» **PROVIDED TEXT**:

-*-*-

She was anaemic. Her flat chest was not formed to rouse desire. Nevertheless she was strangely appealing, perhaps because she seemed troubled, despondent, sickly.
‘What did you do before you came to work here?’
‘I’m an orphan. My father and brother were lost at sea, on the ketch Three Kings. My mother’d died long before … I used to be a salesgirl at the stationery shop near the post office … ’
What was she watching for, with her restless glance?
‘Do you have a lover?’
She turned away without answering. Maigret watched her face steadily, puffed on his pipe slowly and took a swallow of beer. ‘There must be customers who make a play for you! … those men who were here earlier – they’re regulars, they come every evening, and they like good-looking girls … Come! Which one?’
Her pale face twisted wearily as she said, ‘The doctor, mainly …’
No doubt Simenon was chuckling as he wrote, and it’s all so easy to swallow. But when you do manage to break away to read Dirty Snow or The Man Who Watched Trains Go By you see at once that each of these novels alone is worth a dozen Maigrets. Without the reassuring inspector, there’s a real danger in Simenon’s writing: anything can happen and much appears to be at stake for the author himself. With their genuine exploration of how people push relationships to extremes, these books offer a far more arduous and exciting level of engagement. One can understand why the French call them romans durs.

-*-*-

» **TASKS FOR THIS EXERCISE**:
(1) Transcribe the part of the Simenon passage that begins with the words containing "She was anaemic." and ends with "troubled, despondent, sickly.".
(2) List the family members that the orphaned speaker mentions in the Simenon passage.
(3) Take the Simenon passage further from where it stops.

Stored data entries:
-*-*-

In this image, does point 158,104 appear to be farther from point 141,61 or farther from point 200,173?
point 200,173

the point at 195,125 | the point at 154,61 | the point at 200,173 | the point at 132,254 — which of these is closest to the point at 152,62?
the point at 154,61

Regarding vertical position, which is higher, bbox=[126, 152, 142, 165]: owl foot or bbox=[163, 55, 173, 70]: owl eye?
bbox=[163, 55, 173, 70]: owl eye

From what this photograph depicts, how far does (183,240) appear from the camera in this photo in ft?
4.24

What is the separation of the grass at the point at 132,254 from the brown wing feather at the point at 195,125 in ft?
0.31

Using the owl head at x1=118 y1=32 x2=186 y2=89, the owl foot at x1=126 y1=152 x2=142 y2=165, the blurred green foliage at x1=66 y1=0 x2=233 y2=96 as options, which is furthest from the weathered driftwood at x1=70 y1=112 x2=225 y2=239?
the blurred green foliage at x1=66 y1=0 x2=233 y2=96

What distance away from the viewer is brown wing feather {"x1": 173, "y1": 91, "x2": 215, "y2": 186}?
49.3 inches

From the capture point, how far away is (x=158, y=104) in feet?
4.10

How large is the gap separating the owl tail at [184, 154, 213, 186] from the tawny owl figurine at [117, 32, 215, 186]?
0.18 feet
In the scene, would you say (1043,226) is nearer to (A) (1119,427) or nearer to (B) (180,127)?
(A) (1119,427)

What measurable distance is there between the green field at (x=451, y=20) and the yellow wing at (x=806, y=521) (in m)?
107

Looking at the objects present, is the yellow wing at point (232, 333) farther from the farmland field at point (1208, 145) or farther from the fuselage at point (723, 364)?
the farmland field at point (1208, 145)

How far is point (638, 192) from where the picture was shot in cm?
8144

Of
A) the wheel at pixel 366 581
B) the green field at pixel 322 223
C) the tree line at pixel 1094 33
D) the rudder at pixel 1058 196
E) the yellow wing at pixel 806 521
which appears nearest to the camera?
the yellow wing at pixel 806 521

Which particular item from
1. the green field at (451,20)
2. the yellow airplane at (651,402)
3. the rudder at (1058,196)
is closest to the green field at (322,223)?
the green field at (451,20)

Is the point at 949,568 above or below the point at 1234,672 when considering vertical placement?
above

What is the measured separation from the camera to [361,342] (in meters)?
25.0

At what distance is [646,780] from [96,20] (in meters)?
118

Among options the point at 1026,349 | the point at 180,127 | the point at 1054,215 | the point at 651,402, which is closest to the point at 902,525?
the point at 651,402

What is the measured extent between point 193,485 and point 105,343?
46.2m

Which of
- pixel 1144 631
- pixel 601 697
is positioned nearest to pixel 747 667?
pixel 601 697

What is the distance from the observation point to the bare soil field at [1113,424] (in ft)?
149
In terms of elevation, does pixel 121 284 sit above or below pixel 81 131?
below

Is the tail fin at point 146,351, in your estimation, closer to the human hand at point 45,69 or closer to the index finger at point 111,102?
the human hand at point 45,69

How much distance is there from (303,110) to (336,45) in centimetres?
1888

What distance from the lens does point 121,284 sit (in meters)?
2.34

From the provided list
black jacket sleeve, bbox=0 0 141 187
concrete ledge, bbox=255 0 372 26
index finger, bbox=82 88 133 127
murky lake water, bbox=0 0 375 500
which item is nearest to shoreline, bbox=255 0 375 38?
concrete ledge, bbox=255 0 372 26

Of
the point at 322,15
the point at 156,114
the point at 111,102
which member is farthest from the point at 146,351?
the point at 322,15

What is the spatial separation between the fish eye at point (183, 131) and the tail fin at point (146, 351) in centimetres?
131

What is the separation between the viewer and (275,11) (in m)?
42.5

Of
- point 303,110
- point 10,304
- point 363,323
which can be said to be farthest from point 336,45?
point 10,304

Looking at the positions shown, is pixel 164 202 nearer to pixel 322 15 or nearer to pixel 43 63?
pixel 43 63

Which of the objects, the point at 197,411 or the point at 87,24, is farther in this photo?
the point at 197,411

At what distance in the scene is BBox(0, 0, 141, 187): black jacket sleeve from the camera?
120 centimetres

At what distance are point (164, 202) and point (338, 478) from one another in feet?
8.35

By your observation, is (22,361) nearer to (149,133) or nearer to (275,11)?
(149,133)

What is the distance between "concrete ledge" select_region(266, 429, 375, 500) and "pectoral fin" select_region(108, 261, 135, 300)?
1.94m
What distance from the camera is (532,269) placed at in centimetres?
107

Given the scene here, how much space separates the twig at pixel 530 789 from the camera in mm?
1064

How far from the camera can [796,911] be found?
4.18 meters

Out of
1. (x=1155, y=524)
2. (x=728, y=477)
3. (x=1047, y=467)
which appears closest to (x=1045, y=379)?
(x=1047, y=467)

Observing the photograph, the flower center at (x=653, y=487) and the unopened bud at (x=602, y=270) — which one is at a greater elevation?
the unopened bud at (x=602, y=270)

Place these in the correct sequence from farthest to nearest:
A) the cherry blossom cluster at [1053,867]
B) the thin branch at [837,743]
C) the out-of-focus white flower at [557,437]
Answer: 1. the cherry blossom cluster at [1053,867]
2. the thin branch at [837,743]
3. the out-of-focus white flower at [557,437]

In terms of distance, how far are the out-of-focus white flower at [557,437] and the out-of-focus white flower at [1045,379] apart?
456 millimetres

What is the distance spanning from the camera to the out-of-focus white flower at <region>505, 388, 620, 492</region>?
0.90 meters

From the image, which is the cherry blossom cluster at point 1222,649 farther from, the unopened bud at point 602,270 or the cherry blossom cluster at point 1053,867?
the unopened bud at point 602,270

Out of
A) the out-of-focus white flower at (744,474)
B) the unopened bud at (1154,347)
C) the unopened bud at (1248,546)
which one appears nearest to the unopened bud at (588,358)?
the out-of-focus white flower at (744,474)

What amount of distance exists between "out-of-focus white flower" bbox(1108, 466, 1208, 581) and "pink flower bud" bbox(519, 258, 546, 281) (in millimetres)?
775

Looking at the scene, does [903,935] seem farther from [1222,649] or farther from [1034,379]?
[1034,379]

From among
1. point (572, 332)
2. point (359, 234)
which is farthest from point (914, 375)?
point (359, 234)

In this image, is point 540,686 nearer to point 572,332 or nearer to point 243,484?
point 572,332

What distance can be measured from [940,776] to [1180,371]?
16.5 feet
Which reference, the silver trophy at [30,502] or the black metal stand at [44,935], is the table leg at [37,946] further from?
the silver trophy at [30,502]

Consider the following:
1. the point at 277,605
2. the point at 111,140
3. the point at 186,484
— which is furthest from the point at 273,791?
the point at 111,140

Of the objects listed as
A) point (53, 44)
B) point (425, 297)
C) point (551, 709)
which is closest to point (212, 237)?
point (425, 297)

-*-*-

» **ANSWERS FOR THE EXERCISE**:
(1)
She was anaemic. Her flat chest was not formed to rouse desire. Nevertheless she was strangely appealing, perhaps because she seemed troubled, despondent, sickly.

(2) Father, brother, mother

(3)
Why, then, did Simenon write so many Maigrets? Why did he go on writing them when he was already fabulously rich? In the final page of Letter to My Mother, he has a revelation: along with her implacable struggle for security his mother had always felt the need to be good, or to believe herself good. There was no point in winning and believing oneself bad. This was why she always had time for the humblest passer-by, while largely ignoring her own children. Maigret, one might say, was the nearest Simenon came to being good, or rather to giving us a figure who is as good as one can be in the face of conflict everywhere. ‘The artist,’ Simenon said, ‘is above all else a sick person, in any case an unstable one – why see in that some form of superiority? I would do better to ask for people’s forgiveness.’ Unlike his creator, Maigret is triumphantly healthy, genuinely superior and always ready to forgive those who love life.